▸ Exercise description:
Could you reproduce, verbatim, the lines of the listing from the one containing "Which is closer" through the end of the listing, both ends included?

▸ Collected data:
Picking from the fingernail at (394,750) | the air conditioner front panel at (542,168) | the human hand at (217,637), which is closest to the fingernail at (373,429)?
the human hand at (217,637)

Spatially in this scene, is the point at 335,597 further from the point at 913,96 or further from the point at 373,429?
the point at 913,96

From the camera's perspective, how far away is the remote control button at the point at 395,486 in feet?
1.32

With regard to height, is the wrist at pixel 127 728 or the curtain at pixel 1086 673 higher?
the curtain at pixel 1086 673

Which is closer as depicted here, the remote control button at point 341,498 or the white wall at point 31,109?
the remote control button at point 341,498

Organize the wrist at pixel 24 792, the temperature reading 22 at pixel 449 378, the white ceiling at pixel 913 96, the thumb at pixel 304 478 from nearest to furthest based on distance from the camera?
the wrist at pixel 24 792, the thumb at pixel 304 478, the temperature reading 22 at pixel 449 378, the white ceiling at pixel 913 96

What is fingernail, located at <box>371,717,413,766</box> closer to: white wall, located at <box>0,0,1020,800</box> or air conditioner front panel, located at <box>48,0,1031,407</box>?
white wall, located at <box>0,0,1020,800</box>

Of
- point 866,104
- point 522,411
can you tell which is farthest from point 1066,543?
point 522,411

▸ Correct result:
Which is closer as depicted here, the remote control button at point 341,498 or the white wall at point 31,109?
the remote control button at point 341,498

Organize the wrist at pixel 24 792, the temperature reading 22 at pixel 449 378, the white ceiling at pixel 913 96, the thumb at pixel 304 478 from nearest to furthest based on distance from the camera?
the wrist at pixel 24 792, the thumb at pixel 304 478, the temperature reading 22 at pixel 449 378, the white ceiling at pixel 913 96

What is fingernail, located at <box>371,717,413,766</box> closer to: white wall, located at <box>0,0,1020,800</box> or air conditioner front panel, located at <box>48,0,1031,407</box>?
white wall, located at <box>0,0,1020,800</box>

Of
- point 866,104
- point 522,411
can you tell which is farthest from point 1066,543?
point 522,411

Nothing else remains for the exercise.